- [SUAS TAREFAS]:
1. Cite o trecho do texto sobre o veneno da aranha marrom entre "Justamente por serem" e "a L. intermedia.", incluindo ambos.
2. De acordo com o texto sobre o veneno da aranha marrom, o veneno de qual espécie os pesquisadores usaram?

Pesquisadores da UFPR (Universidade Federal do Paraná) e da
Unifesp (Universidade Federal de
São Paulo) isolaram enzimas (um
tipo de proteína) no veneno da
aranha marrom que poderão auxiliar no tratamento de tromboses
e problemas semelhantes de obstrução dos vasos sanguíneos.
"Identificamos enzimas que
agem sobre os vasos sanguíneos e
causam a hemorragia, destruindo
os vasos e componentes do plasma necessários à coagulação",
afirma o bioquímico Rafael Bertoni da Silveira, de Curitiba, aluno
de pós-graduação da Unifesp.
A equipe de cientistas -que
também contou com o orientador
de Bertoni na Unifesp, Carl Peter
von Dietrich, seu co-orientador
na UFPR, Silvio Sanches Veiga, e
Helena Bonciani Nader, também
da Unifesp-, publicou quatro
artigos em revistas científicas internacionais sobre a pesquisa.
Um artigo faz a descrição estrutural da glândula de veneno da
aranha. Dois outros trabalhos
descrevem a identificação das
proteases, isto é, das enzimas que
degradam outras proteínas, em
extratos das glândulas de veneno
da aranha. E ainda outro descreve
a maneira como ocorre o dano ao
vaso sanguíneo pelo veneno.
O objetivo inicial do estudo era
entender o processo de ação do
veneno no organismo humano.
Piores venenos
As aranhas marrons, do gênero
Loxosceles, são as mais perigosas
entre as aranhas pequenas -seu
corpo chega no máximo a um
centímetro. Em torno de 80% dos
acidentes ocorrem dentro de casa, pois elas são encontradas em
armários, roupas e sapatos. Os
forros de madeira comuns nas casas das regiões de imigração européia no Paraná são um dos locais onde se reproduzem com facilidade. "Há casas abandonadas
com 200, 500 aranhas", afirmou
Bertoni à Folha, por telefone.
Justamente por serem pequenas, a pesquisa com elas é difícil.
Para conseguir doses de veneno
em quantidade suficiente para a
pesquisa é necessário "ordenhar"
centenas de aranhas -por meio
de choques, ou matando-as para
extrair a glândula de veneno. Os
pesquisadores usaram o veneno
da espécie predominante no Paraná, a L. intermedia.

- [INFORMAÇÕES]:
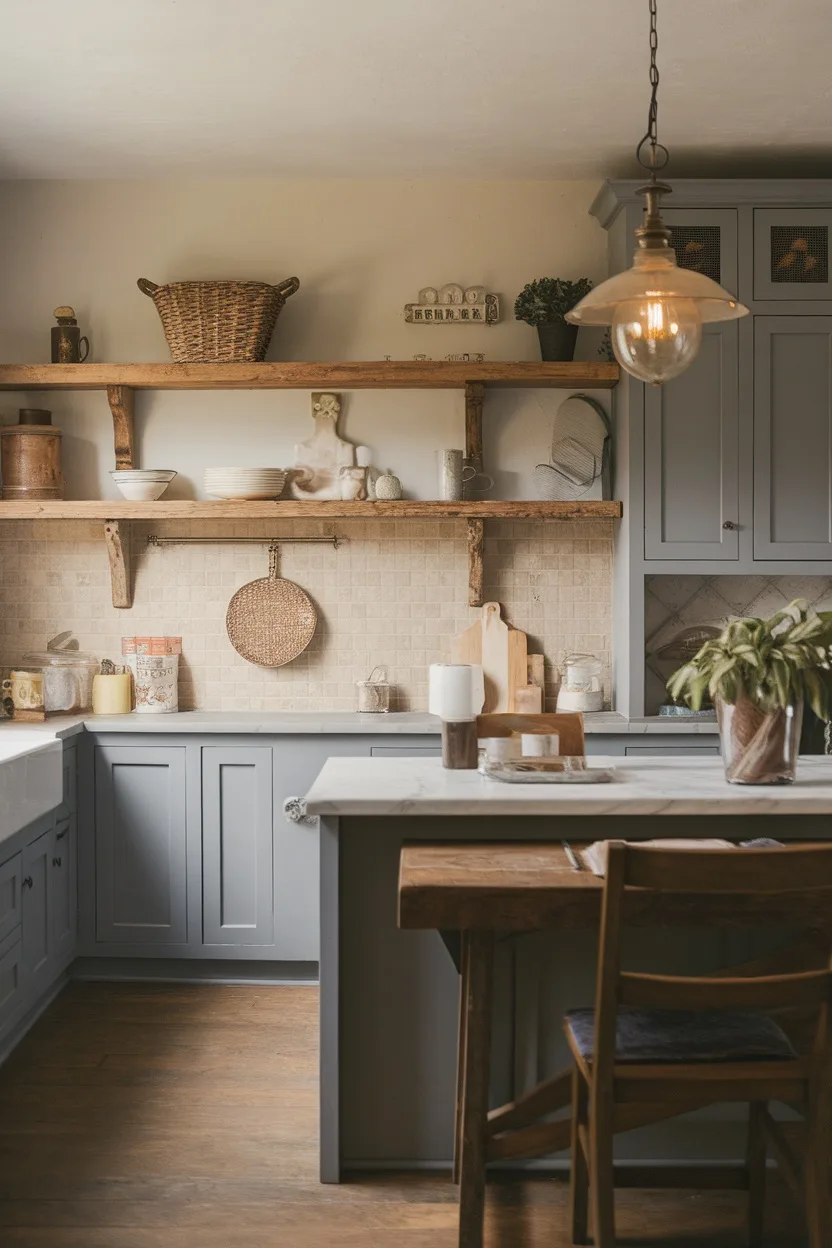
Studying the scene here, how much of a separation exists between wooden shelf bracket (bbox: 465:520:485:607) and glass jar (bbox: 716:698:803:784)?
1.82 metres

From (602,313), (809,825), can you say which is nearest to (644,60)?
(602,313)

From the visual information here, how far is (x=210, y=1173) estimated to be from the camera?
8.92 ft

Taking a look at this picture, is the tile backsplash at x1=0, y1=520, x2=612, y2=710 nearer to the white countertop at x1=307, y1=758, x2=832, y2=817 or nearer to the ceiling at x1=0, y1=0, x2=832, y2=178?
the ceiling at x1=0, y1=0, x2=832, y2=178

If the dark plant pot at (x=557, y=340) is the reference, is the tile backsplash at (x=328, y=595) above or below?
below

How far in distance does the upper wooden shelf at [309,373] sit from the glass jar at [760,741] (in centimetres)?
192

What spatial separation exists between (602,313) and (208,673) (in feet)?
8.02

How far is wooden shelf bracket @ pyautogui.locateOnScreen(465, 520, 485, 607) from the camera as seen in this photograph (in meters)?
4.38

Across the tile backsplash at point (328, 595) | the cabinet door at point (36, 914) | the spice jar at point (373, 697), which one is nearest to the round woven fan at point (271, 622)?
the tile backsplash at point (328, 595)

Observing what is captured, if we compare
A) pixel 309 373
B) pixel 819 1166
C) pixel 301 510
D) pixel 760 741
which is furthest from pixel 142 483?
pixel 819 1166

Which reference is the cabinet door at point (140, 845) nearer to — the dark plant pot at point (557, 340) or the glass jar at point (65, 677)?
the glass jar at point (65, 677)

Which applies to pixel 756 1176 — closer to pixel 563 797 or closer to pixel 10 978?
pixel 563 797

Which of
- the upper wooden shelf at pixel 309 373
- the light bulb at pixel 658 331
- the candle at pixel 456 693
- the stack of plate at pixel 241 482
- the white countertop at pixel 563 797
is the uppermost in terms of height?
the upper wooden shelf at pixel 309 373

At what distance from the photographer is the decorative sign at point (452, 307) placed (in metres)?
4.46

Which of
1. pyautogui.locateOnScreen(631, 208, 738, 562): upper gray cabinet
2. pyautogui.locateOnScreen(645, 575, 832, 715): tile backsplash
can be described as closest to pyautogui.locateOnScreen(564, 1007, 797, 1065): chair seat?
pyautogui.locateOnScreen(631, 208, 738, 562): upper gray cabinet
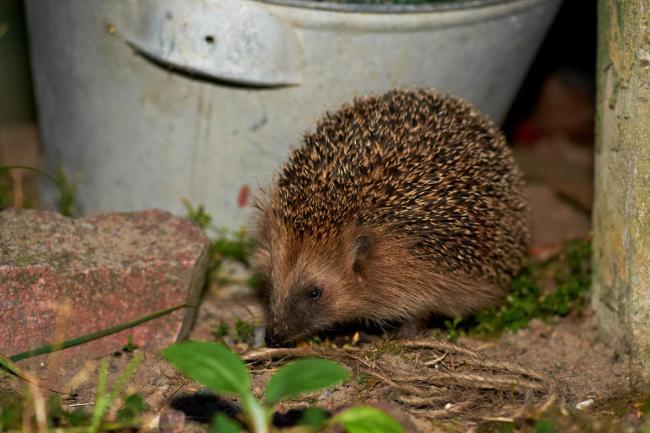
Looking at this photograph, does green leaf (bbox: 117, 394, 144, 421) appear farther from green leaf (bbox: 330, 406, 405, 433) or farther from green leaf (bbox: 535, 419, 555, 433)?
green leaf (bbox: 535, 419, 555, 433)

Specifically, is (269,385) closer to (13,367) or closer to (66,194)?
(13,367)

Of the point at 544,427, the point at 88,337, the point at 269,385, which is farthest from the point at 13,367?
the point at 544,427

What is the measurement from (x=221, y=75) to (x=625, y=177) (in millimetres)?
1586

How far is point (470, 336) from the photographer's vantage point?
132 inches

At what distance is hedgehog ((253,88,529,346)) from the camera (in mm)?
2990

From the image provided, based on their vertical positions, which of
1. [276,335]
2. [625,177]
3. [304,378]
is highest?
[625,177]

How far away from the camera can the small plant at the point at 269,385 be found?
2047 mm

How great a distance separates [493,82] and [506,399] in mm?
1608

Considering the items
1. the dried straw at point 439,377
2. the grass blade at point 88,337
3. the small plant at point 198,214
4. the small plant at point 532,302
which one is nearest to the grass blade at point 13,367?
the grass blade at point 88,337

- [RESPOSTAS DOS EXERCÍCIOS]:
1.
Justamente por serem pequenas, a pesquisa com elas é difícil.
Para conseguir doses de veneno
em quantidade suficiente para a
pesquisa é necessário "ordenhar"
centenas de aranhas -por meio
de choques, ou matando-as para
extrair a glândula de veneno. Os
pesquisadores usaram o veneno
da espécie predominante no Paraná, a L. intermedia.

2. O da L. intermedia, a espécie predominante no Paraná.